Please copy out the data below line by line, changing no character.

MATERIAL FOR THIS TASK ::
# # # #

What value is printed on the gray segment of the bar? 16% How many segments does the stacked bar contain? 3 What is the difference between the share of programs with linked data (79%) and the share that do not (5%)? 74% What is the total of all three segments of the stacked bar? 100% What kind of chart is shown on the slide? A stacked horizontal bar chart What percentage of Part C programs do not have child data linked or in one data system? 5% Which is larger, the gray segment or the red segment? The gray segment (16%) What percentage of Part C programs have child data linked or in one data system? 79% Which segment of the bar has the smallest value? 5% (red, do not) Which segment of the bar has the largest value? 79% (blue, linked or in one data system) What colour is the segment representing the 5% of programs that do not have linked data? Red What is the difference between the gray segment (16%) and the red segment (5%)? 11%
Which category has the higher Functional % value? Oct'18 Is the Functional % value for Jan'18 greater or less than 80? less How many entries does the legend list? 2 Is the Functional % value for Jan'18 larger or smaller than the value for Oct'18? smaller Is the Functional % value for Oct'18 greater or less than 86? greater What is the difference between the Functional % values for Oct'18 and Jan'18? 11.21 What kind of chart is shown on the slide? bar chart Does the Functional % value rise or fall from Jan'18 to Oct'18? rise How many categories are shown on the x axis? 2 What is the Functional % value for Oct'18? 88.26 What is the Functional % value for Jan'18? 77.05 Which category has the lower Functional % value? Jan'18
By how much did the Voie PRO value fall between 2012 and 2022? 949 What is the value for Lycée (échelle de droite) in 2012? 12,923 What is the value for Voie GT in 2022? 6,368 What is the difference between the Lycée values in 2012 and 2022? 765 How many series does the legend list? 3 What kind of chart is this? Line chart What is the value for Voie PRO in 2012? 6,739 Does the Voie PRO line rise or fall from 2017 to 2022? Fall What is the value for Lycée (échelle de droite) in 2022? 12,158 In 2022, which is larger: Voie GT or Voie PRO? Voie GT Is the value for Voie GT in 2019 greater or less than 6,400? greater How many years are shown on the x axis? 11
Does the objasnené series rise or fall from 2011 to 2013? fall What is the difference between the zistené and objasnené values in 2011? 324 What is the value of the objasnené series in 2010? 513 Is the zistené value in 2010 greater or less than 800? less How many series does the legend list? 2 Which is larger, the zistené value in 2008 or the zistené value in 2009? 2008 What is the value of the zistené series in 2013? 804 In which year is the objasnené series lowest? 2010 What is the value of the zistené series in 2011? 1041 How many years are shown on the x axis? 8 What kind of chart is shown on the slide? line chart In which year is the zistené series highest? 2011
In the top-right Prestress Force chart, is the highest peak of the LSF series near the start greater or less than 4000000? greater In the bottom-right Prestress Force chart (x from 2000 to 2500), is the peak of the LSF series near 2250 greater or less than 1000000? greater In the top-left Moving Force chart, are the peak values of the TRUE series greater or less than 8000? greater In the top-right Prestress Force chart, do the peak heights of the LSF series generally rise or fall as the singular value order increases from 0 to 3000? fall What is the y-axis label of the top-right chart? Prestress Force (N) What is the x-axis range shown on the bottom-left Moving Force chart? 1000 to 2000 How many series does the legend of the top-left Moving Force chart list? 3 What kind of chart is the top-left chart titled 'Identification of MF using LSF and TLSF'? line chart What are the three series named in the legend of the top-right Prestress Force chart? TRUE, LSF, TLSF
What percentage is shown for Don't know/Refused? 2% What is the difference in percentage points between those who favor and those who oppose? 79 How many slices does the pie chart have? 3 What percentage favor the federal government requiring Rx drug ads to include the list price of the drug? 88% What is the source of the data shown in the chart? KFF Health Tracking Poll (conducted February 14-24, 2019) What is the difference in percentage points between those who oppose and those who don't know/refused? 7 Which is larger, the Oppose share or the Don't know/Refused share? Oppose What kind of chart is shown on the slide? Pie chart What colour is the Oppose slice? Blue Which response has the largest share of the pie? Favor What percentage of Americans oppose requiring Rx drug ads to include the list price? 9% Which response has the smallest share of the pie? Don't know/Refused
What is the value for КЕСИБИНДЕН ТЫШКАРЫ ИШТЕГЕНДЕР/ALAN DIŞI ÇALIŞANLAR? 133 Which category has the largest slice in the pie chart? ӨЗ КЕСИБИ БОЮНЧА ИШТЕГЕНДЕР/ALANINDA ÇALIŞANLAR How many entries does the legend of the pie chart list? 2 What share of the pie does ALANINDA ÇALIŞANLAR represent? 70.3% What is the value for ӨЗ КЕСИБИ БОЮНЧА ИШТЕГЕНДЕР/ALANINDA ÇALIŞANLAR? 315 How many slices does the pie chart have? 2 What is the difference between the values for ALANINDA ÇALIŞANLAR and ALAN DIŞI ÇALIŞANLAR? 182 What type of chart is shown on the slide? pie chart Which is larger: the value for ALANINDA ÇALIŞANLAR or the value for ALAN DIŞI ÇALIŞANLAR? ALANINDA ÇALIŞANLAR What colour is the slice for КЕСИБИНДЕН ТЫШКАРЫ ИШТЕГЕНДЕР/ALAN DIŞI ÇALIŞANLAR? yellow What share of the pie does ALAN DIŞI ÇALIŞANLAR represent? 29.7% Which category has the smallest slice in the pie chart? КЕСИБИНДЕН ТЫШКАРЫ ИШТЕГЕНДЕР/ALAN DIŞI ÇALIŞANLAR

# # # #

WRITTEN ANSWER ::
What value is printed on the gray segment of the bar? 16% How many segments does the stacked bar contain? 3 What is the difference between the share of programs with linked data (79%) and the share that do not (5%)? 74% What is the total of all three segments of the stacked bar? 100% What kind of chart is shown on the slide? A stacked horizontal bar chart What percentage of Part C programs do not have child data linked or in one data system? 5% Which is larger, the gray segment or the red segment? The gray segment (16%) What percentage of Part C programs have child data linked or in one data system? 79% Which segment of the bar has the smallest value? 5% (red, do not) Which segment of the bar has the largest value? 79% (blue, linked or in one data system) What colour is the segment representing the 5% of programs that do not have linked data? Red What is the difference between the gray segment (16%) and the red segment (5%)? 11%
Which category has the higher Functional % value? Oct'18 Is the Functional % value for Jan'18 greater or less than 80? less How many entries does the legend list? 2 Is the Functional % value for Jan'18 larger or smaller than the value for Oct'18? smaller Is the Functional % value for Oct'18 greater or less than 86? greater What is the difference between the Functional % values for Oct'18 and Jan'18? 11.21 What kind of chart is shown on the slide? bar chart Does the Functional % value rise or fall from Jan'18 to Oct'18? rise How many categories are shown on the x axis? 2 What is the Functional % value for Oct'18? 88.26 What is the Functional % value for Jan'18? 77.05 Which category has the lower Functional % value? Jan'18
By how much did the Voie PRO value fall between 2012 and 2022? 949 What is the value for Lycée (échelle de droite) in 2012? 12,923 What is the value for Voie GT in 2022? 6,368 What is the difference between the Lycée values in 2012 and 2022? 765 How many series does the legend list? 3 What kind of chart is this? Line chart What is the value for Voie PRO in 2012? 6,739 Does the Voie PRO line rise or fall from 2017 to 2022? Fall What is the value for Lycée (échelle de droite) in 2022? 12,158 In 2022, which is larger: Voie GT or Voie PRO? Voie GT Is the value for Voie GT in 2019 greater or less than 6,400? greater How many years are shown on the x axis? 11
Does the objasnené series rise or fall from 2011 to 2013? fall What is the difference between the zistené and objasnené values in 2011? 324 What is the value of the objasnené series in 2010? 513 Is the zistené value in 2010 greater or less than 800? less How many series does the legend list? 2 Which is larger, the zistené value in 2008 or the zistené value in 2009? 2008 What is the value of the zistené series in 2013? 804 In which year is the objasnené series lowest? 2010 What is the value of the zistené series in 2011? 1041 How many years are shown on the x axis? 8 What kind of chart is shown on the slide? line chart In which year is the zistené series highest? 2011
In the top-right Prestress Force chart, is the highest peak of the LSF series near the start greater or less than 4000000? greater In the bottom-right Prestress Force chart (x from 2000 to 2500), is the peak of the LSF series near 2250 greater or less than 1000000? greater In the top-left Moving Force chart, are the peak values of the TRUE series greater or less than 8000? greater In the top-right Prestress Force chart, do the peak heights of the LSF series generally rise or fall as the singular value order increases from 0 to 3000? fall What is the y-axis label of the top-right chart? Prestress Force (N) What is the x-axis range shown on the bottom-left Moving Force chart? 1000 to 2000 How many series does the legend of the top-left Moving Force chart list? 3 What kind of chart is the top-left chart titled 'Identification of MF using LSF and TLSF'? line chart What are the three series named in the legend of the top-right Prestress Force chart? TRUE, LSF, TLSF
What percentage is shown for Don't know/Refused? 2% What is the difference in percentage points between those who favor and those who oppose? 79 How many slices does the pie chart have? 3 What percentage favor the federal government requiring Rx drug ads to include the list price of the drug? 88% What is the source of the data shown in the chart? KFF Health Tracking Poll (conducted February 14-24, 2019) What is the difference in percentage points between those who oppose and those who don't know/refused? 7 Which is larger, the Oppose share or the Don't know/Refused share? Oppose What kind of chart is shown on the slide? Pie chart What colour is the Oppose slice? Blue Which response has the largest share of the pie? Favor What percentage of Americans oppose requiring Rx drug ads to include the list price? 9% Which response has the smallest share of the pie? Don't know/Refused
What is the value for КЕСИБИНДЕН ТЫШКАРЫ ИШТЕГЕНДЕР/ALAN DIŞI ÇALIŞANLAR? 133 Which category has the largest slice in the pie chart? ӨЗ КЕСИБИ БОЮНЧА ИШТЕГЕНДЕР/ALANINDA ÇALIŞANLAR How many entries does the legend of the pie chart list? 2 What share of the pie does ALANINDA ÇALIŞANLAR represent? 70.3% What is the value for ӨЗ КЕСИБИ БОЮНЧА ИШТЕГЕНДЕР/ALANINDA ÇALIŞANLAR? 315 How many slices does the pie chart have? 2 What is the difference between the values for ALANINDA ÇALIŞANLAR and ALAN DIŞI ÇALIŞANLAR? 182 What type of chart is shown on the slide? pie chart Which is larger: the value for ALANINDA ÇALIŞANLAR or the value for ALAN DIŞI ÇALIŞANLAR? ALANINDA ÇALIŞANLAR What colour is the slice for КЕСИБИНДЕН ТЫШКАРЫ ИШТЕГЕНДЕР/ALAN DIŞI ÇALIŞANLAR? yellow What share of the pie does ALAN DIŞI ÇALIŞANLAR represent? 29.7% Which category has the smallest slice in the pie chart? КЕСИБИНДЕН ТЫШКАРЫ ИШТЕГЕНДЕР/ALAN DIŞI ÇALIŞANLAR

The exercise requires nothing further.